# Objective:
Please rewrite the records below, swapping "furthest" for "farthest" and keeping everything else the same.

# Recorded data:
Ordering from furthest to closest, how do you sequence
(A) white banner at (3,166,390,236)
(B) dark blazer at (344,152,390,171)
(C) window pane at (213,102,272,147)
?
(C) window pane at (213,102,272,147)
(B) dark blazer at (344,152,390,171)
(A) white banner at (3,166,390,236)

# Task solution:
Ordering from farthest to closest, how do you sequence
(A) white banner at (3,166,390,236)
(B) dark blazer at (344,152,390,171)
(C) window pane at (213,102,272,147)
?
(C) window pane at (213,102,272,147)
(B) dark blazer at (344,152,390,171)
(A) white banner at (3,166,390,236)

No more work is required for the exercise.